Also push link building events to NotificationBus (category="linkbuilding") at each pipeline step for future real-time dashboard support.
No other `__main__.py` changes needed — agent wiring is automatic from config.yaml.
## ClickUp Custom Fields (Auto-Created)
New custom fields to be created programmatically:
| Field | Type | Purpose |
|-------|------|---------|
| `LB Method` | Dropdown | Link building subtype. Initial option: "Cora Backlinks" |
| `Keyword` | Short Text | Target keyword (used for file matching) |
| `CoraFile` | Short Text | Path to .xlsx file (optional, set by agent after file match) |
| `CustomAnchors` | Short Text | Comma-separated anchor text overrides |
| `BrandedPlusRatio` | Short Text | Override for `-bp` flag (e.g., "0.7") |
| `CLIFlags` | Short Text | Raw additional CLI flags (e.g., "-r 5 -t 0.3") |
Fields that already exist and will be reused: `Client`, `IMSURL`, `Work Category` (add "Link Building" option).
### Auto-creation approach
- Add `create_custom_field(list_id, name, type, type_config=None)` method to `cheddahbot/clickup.py` — calls `POST /list/{list_id}/field`
- Add a `setup_linkbuilding_fields` tool (category="linkbuilding") that:
1. Gets all list IDs in the space
2. For each list, checks if fields already exist (via `get_custom_fields`)

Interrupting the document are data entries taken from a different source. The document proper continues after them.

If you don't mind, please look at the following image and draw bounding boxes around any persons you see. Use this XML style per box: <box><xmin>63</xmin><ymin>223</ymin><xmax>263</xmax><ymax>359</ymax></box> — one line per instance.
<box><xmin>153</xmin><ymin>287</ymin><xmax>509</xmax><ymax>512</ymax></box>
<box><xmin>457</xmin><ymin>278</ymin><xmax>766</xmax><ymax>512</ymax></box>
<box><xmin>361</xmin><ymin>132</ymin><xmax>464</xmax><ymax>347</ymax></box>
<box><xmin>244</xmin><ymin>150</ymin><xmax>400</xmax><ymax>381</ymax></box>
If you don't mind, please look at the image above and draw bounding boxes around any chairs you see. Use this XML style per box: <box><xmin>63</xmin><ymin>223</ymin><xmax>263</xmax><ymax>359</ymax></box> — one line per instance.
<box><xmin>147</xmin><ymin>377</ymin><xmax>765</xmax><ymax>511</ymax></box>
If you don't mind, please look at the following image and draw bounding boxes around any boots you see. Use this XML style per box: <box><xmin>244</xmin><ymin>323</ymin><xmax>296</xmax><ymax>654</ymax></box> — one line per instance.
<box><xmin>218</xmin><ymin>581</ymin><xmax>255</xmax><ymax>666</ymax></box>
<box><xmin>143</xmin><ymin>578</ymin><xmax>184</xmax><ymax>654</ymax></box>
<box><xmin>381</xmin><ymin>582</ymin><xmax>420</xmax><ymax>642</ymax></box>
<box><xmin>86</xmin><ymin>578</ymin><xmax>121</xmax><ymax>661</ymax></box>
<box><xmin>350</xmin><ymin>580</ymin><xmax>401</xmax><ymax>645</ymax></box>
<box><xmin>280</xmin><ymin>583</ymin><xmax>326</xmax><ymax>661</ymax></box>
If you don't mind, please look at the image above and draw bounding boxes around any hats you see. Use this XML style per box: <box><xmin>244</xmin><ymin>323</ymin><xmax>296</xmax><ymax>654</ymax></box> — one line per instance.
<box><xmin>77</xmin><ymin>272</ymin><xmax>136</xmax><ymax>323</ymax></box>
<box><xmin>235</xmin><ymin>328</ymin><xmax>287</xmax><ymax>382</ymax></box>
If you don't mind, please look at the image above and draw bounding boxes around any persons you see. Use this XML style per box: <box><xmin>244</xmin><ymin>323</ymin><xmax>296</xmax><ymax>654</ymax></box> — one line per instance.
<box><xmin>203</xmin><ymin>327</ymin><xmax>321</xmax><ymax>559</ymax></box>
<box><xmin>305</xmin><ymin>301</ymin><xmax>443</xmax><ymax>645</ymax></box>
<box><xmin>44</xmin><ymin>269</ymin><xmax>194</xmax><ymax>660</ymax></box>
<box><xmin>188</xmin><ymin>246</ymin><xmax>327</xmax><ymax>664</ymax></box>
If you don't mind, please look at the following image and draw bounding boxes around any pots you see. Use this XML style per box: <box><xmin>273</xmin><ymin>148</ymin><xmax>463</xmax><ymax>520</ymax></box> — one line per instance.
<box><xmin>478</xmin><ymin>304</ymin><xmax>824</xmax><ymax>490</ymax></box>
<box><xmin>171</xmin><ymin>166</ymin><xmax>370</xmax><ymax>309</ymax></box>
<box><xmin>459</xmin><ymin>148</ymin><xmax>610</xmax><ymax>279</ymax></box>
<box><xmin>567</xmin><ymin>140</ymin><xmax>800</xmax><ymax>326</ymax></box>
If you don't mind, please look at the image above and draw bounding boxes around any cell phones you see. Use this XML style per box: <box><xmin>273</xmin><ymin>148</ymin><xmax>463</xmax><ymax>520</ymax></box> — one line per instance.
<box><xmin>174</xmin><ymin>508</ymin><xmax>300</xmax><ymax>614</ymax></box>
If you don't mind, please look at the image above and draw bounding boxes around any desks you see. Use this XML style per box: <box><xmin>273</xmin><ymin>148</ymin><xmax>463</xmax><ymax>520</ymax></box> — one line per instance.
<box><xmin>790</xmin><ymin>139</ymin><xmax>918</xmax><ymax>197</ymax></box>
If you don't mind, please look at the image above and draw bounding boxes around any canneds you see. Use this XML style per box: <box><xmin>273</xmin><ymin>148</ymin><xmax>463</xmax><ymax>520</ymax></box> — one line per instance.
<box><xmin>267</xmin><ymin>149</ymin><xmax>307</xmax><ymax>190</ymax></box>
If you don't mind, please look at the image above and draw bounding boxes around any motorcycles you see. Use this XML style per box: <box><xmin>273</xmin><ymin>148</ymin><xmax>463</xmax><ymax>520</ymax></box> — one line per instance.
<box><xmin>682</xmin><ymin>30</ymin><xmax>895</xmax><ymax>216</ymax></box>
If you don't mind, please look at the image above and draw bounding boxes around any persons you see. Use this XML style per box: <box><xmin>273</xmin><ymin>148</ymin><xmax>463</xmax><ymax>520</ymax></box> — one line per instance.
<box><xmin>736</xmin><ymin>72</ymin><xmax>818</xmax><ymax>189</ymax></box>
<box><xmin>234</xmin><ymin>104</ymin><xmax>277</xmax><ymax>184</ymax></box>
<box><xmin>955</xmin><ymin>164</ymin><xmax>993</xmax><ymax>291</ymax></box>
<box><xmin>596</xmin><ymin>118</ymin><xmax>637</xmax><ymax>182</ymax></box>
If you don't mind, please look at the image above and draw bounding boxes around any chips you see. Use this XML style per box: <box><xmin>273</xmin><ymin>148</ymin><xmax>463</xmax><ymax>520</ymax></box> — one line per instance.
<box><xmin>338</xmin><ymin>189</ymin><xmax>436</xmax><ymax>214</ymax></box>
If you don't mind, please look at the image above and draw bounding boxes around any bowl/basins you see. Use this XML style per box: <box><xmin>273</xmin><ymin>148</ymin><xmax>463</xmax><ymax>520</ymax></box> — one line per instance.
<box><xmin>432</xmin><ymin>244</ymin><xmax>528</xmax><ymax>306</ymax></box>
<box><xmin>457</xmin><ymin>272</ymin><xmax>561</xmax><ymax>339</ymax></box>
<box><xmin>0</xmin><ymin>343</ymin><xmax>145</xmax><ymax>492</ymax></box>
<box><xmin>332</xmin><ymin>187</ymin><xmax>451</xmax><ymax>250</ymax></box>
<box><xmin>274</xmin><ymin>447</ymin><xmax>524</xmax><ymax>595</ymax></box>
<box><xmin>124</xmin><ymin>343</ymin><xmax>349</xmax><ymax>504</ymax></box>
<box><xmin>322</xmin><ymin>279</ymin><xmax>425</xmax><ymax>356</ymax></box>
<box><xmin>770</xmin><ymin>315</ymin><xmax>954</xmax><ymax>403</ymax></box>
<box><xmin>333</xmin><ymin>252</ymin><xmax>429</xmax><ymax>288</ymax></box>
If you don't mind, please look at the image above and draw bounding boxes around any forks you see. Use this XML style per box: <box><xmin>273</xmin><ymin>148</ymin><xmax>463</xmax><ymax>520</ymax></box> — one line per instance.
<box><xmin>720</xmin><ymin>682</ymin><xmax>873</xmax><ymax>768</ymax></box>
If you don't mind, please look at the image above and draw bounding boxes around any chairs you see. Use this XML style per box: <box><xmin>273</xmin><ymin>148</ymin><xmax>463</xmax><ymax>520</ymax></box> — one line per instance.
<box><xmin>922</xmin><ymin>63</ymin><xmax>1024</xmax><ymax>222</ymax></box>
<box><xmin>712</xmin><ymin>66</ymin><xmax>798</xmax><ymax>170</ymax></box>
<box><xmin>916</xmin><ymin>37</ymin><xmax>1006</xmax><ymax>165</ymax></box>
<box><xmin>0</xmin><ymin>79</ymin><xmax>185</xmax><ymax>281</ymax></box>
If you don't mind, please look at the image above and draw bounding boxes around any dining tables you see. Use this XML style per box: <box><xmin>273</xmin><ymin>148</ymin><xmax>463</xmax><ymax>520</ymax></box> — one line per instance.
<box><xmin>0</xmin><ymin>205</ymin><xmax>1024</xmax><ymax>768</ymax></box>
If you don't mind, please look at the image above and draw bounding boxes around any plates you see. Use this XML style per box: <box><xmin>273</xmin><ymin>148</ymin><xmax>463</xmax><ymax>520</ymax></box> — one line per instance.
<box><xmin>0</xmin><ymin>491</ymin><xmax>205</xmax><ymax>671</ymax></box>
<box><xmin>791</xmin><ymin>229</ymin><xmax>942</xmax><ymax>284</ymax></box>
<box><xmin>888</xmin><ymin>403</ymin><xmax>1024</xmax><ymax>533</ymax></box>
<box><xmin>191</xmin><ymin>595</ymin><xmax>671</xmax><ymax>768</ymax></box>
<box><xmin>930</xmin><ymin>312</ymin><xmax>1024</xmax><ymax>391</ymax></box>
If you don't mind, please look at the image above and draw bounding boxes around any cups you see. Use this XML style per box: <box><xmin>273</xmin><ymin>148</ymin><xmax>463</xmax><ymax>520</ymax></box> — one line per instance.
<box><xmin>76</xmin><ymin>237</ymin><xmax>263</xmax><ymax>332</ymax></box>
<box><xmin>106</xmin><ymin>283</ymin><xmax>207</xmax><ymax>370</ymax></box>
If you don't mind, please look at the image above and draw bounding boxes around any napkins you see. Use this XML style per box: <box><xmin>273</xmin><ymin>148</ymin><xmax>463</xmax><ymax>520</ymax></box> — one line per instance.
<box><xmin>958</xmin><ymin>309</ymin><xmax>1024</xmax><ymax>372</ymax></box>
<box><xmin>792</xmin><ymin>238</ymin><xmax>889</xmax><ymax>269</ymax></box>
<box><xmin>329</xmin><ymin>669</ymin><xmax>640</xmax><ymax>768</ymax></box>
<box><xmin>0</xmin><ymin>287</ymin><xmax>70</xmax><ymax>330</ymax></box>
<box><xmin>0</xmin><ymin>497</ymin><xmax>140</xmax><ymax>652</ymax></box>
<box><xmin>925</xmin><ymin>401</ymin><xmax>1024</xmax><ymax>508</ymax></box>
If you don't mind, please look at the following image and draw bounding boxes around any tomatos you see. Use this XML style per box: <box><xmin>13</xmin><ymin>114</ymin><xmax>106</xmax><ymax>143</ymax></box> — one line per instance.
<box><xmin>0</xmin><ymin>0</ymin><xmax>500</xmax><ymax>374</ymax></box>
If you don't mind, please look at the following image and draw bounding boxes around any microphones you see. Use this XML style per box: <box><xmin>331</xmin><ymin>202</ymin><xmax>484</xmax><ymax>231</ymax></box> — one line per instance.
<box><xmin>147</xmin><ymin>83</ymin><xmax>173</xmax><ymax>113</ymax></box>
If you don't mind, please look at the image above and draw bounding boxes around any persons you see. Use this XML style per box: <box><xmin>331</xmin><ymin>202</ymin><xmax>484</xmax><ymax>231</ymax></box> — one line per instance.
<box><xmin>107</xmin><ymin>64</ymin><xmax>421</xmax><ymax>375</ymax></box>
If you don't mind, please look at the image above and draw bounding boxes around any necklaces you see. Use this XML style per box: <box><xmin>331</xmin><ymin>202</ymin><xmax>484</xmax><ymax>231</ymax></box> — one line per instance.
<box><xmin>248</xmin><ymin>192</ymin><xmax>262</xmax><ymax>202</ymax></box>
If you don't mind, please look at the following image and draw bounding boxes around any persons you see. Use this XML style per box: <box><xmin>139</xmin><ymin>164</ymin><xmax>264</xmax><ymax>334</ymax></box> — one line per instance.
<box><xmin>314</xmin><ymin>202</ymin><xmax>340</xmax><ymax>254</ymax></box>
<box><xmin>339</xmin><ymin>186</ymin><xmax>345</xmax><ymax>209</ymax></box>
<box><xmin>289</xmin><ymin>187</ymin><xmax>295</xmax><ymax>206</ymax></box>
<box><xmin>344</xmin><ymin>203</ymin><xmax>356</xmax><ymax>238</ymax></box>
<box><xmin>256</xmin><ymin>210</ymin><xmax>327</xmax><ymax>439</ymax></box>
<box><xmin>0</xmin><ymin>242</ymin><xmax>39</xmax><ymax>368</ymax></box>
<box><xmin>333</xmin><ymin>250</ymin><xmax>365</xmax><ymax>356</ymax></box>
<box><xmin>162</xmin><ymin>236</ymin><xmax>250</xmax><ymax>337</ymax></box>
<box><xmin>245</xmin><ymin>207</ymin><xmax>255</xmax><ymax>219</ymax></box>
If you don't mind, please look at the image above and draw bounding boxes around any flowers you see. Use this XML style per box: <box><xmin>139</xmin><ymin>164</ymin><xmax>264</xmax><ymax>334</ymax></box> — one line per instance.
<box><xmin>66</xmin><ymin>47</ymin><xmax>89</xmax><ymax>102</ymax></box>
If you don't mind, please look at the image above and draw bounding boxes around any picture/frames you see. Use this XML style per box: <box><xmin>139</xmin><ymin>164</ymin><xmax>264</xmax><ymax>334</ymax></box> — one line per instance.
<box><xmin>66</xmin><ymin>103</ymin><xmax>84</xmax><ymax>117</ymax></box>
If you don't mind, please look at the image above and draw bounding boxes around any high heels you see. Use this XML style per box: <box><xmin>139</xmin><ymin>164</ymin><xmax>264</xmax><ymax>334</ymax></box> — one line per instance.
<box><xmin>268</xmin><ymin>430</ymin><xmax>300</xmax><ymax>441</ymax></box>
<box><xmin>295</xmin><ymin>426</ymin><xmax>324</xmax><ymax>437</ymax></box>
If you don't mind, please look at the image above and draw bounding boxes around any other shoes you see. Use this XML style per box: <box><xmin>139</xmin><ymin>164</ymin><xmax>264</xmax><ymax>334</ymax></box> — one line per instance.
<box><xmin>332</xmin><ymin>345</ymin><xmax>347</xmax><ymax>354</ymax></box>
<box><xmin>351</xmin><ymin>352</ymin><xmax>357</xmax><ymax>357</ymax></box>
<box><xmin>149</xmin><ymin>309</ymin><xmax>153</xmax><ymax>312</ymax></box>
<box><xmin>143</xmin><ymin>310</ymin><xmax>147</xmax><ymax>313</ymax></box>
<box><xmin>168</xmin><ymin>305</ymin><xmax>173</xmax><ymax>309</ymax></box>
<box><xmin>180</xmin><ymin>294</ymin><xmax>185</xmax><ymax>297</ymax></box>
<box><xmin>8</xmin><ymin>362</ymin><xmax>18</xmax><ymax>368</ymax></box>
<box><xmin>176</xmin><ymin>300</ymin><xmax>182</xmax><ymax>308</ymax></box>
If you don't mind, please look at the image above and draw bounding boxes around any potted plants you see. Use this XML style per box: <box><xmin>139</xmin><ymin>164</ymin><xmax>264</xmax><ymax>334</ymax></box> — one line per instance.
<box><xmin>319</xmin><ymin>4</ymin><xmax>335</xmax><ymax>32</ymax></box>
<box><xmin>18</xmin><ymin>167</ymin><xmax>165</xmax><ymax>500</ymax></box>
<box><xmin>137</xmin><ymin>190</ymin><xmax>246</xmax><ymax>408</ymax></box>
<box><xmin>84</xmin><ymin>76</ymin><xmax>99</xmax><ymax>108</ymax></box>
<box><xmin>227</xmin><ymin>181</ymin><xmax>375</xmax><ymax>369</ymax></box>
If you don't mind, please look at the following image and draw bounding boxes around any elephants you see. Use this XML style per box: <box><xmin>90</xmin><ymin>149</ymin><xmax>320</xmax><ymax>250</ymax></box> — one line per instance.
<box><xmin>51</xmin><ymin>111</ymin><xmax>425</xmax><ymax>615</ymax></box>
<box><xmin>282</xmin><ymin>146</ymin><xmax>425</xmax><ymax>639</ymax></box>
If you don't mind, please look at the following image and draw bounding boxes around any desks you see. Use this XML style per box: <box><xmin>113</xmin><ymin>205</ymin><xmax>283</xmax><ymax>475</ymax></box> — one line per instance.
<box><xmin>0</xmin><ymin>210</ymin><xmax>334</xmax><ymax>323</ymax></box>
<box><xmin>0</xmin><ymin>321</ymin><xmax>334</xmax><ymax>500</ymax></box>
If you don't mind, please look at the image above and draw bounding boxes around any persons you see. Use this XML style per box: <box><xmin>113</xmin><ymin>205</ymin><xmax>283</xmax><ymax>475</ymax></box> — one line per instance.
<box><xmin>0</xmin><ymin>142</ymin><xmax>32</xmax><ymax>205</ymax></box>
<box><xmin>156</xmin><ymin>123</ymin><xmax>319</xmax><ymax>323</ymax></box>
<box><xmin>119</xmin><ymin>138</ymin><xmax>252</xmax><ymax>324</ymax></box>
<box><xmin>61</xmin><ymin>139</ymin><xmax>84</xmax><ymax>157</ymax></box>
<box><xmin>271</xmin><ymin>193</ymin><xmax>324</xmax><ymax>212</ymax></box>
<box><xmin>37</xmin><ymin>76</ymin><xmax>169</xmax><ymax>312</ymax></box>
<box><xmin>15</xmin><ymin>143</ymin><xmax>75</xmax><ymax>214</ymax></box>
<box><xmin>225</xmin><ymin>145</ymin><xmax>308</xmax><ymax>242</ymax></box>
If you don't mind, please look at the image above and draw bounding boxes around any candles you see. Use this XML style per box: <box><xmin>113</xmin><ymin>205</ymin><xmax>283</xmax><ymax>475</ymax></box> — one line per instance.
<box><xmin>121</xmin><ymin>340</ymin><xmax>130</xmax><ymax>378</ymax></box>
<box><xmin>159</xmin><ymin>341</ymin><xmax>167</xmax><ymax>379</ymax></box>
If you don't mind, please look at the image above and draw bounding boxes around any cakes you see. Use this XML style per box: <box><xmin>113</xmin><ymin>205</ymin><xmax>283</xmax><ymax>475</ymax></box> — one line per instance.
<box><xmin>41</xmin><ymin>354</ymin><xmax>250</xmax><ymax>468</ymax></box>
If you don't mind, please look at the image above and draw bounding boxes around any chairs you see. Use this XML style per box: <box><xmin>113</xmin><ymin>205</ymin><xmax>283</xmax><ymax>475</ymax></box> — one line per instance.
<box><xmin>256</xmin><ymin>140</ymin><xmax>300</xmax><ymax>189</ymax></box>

3. Creates missing fields via the new API method
4. For `LB Method` dropdown, creates with `type_config` containing "Cora Backlinks" option
5. For `Work Category`, adds "Link Building" option if missing
- This tool runs once during initial setup, or can be re-run if new lists are added
- Also add "Link Building" as an option to the existing `Work Category` dropdown if not present
## Data Flow & Status Lifecycle
### Primary Trigger: Folder Watcher (Cora Backlinks)
The folder watcher is the main trigger for Cora Backlinks. The ClickUp scheduler does NOT auto-execute these — it can't, because the .xlsx doesn't exist until the user runs Cora.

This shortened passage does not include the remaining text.